Rwanda steps up customer care and service delivery monitoring

RWANDA’S NATIONAL CUSTOMER CARE & SERVICE DELIVERY TASK FORCE TAKES AIM

Rwanda’s efforts to further improve service delivery and customer care across the country, not just for foreign tourist and business visitors but for Rwandan too, have gained further momentum last week when the national customer care and service delivery task force visited a number of hotels across Kigali.

Some 20 hotels were singled out for further improvements to meet the standards set by Rwanda Development Board’s Tourism and Conservation Department following visits by members of the task force to their premises.

RDB had in recent years accelerated training and refresher courses for staff in the tourism and hospitality industry with some significant progress but sources from Kigali have conceded that the country needs to redouble its efforts to support the growing sector with competent and well skilled personnel. The opening later this year of the region’s first Marriott Hotel in Kigali will be a litmus test of sorts to establish how these efforts will pay off. Marriott already has a number of Rwandans working in some of their Gulf properties while others are undergoing training within Rwanda, learning the trade in private vocational institutions or by attending courses at Kenya’s Utalii College or the Hotel and Tourism Training Institute in Jinja / Uganda.

Tourism is now Rwanda’s number one business. It is not enough to have hotels and resorts and lodges like you find them in the other countries in East Africa. The staff have to be at par with those too, the food quality and presentation must match what tourists get there. We have made a lot of progress but more needs to be done to retrain staff who have been on the job for a while and give them a new outlook how to serve guests. Service is as much a mentality as it is a practical skill’ said a regular source from Kigali when discussing the ongoing initiatives and activities by the task force and from RDB. Training the next generation for the future – well done to the Land of a Thousand Hills.

DATA EXTRACTS

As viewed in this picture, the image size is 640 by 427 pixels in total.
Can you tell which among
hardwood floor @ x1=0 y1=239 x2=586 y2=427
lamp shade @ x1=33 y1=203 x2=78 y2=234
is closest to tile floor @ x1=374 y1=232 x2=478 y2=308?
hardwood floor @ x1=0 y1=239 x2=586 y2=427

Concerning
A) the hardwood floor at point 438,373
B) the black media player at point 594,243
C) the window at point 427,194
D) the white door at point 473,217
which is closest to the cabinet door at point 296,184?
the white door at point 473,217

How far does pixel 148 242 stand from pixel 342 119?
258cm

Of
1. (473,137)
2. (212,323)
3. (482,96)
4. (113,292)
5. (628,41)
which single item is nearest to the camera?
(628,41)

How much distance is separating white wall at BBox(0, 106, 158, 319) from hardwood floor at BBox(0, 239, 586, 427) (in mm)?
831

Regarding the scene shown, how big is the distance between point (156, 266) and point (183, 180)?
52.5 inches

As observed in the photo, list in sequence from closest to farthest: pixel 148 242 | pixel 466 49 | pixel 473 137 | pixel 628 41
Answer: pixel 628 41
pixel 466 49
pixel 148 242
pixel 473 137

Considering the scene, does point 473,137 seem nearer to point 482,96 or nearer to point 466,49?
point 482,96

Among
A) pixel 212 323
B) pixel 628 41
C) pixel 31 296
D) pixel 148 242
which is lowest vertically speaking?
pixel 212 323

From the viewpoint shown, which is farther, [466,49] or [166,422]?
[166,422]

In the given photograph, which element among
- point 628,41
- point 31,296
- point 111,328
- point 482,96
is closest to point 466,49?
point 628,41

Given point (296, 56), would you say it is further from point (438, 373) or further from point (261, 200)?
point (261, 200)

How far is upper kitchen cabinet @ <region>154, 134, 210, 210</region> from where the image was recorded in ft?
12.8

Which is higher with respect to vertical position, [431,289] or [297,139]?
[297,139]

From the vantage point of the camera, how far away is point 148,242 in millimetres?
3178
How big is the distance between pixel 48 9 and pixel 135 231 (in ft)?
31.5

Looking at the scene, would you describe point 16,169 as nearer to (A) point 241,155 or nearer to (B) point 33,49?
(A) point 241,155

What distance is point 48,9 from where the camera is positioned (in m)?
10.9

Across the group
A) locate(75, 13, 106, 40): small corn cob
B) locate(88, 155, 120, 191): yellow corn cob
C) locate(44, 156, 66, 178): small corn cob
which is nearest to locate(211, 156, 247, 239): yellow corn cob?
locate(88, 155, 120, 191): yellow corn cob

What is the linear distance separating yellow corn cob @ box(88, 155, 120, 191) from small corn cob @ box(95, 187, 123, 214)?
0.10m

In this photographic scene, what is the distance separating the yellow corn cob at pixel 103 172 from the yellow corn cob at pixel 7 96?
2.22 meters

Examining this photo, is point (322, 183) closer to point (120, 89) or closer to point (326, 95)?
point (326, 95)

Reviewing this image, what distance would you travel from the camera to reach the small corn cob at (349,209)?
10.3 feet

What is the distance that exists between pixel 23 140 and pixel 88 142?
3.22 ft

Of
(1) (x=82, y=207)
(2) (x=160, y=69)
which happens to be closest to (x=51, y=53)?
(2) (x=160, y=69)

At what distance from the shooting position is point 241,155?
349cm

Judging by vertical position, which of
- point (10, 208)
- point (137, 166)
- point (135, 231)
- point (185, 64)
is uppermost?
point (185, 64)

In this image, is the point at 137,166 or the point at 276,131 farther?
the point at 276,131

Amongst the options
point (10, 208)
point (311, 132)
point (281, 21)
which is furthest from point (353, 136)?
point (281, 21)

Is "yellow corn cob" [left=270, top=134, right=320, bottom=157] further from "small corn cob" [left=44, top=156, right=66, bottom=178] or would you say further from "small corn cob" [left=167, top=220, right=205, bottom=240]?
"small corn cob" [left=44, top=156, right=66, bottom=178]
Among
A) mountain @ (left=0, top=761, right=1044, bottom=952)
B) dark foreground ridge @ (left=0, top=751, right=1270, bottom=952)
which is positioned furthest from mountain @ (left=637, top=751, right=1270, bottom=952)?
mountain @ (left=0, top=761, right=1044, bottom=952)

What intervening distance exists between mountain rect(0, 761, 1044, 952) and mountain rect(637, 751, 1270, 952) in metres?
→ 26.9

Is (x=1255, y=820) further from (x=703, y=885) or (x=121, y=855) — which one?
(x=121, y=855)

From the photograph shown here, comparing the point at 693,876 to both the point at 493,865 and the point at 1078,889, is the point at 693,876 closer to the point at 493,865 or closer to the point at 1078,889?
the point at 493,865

AIM OF THE EXERCISE
Copy the passage of the Rwanda customer care article from "RDB had in recent" to "Jinja / Uganda." word for word.

ANSWER TO THIS PROBLEM
RDB had in recent years accelerated training and refresher courses for staff in the tourism and hospitality industry with some significant progress but sources from Kigali have conceded that the country needs to redouble its efforts to support the growing sector with competent and well skilled personnel. The opening later this year of the region’s first Marriott Hotel in Kigali will be a litmus test of sorts to establish how these efforts will pay off. Marriott already has a number of Rwandans working in some of their Gulf properties while others are undergoing training within Rwanda, learning the trade in private vocational institutions or by attending courses at Kenya’s Utalii College or the Hotel and Tourism Training Institute in Jinja / Uganda.